> Source data:

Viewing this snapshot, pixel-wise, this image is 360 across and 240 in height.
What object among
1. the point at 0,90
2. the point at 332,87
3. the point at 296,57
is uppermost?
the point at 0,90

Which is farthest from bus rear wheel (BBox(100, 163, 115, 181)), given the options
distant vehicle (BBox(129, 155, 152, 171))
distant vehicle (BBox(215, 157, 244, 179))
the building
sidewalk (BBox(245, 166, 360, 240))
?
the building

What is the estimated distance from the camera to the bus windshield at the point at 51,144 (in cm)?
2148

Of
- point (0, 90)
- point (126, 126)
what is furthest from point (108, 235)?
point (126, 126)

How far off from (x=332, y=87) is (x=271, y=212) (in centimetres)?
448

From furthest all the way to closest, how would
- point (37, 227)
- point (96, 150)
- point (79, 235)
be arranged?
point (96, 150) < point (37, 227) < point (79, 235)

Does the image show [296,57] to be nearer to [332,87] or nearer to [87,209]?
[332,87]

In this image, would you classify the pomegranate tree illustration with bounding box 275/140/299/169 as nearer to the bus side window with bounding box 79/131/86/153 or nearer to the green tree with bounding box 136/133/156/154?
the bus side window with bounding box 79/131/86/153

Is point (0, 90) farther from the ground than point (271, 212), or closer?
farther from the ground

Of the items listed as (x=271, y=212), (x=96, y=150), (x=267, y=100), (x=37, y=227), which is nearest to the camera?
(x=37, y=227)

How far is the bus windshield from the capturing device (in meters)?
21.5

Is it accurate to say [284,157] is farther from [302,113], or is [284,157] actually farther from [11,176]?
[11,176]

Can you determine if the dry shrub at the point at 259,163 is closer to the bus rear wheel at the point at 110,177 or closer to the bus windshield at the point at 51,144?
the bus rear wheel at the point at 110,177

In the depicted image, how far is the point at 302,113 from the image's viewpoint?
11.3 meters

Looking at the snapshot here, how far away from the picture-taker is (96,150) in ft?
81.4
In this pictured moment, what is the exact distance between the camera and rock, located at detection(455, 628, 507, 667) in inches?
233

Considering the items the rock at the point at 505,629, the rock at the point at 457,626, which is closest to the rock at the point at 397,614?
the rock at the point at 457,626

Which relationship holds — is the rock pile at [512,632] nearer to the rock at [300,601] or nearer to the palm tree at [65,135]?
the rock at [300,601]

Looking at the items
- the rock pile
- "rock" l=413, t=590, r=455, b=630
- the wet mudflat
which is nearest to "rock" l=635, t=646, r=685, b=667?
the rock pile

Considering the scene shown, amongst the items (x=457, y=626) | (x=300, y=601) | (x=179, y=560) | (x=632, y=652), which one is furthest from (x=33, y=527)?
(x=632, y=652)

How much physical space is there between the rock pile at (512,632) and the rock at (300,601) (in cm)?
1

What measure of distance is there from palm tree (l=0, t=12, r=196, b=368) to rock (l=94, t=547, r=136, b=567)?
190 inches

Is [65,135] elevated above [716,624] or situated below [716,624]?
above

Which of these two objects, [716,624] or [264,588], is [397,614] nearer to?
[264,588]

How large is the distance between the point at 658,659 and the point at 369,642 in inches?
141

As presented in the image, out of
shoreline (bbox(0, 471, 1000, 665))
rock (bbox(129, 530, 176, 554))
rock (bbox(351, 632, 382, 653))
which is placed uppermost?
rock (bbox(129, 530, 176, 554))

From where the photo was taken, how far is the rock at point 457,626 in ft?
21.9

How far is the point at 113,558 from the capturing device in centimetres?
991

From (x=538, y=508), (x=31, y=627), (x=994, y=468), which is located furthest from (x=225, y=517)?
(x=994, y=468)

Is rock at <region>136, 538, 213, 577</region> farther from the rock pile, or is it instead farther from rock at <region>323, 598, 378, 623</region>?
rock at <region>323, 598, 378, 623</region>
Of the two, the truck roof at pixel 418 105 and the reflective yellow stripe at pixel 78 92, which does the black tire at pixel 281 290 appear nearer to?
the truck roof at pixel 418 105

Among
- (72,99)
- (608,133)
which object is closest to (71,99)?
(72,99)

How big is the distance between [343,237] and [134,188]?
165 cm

> Written request: Express every line of the items, starting with the line that contains "Is rock at <region>136, 538, 213, 577</region>" and continuing through the last line of the items, inclusive, as a Markdown table with columns Row and Line. Omit blank lines.

> Solution below:
| Row | Line |
|---|---|
| 1 | Is rock at <region>136, 538, 213, 577</region> farther from the rock pile, or is it instead farther from rock at <region>323, 598, 378, 623</region>? |
| 2 | rock at <region>323, 598, 378, 623</region> |
| 3 | Of the two, the truck roof at pixel 418 105 and the reflective yellow stripe at pixel 78 92, which does the black tire at pixel 281 290 appear nearer to? |
| 4 | the truck roof at pixel 418 105 |
| 5 | Among |
| 6 | - (72,99) |
| 7 | - (608,133) |
| 8 | which object is closest to (71,99)? |
| 9 | (72,99) |
| 10 | How big is the distance between [343,237] and [134,188]? |
| 11 | 165 cm |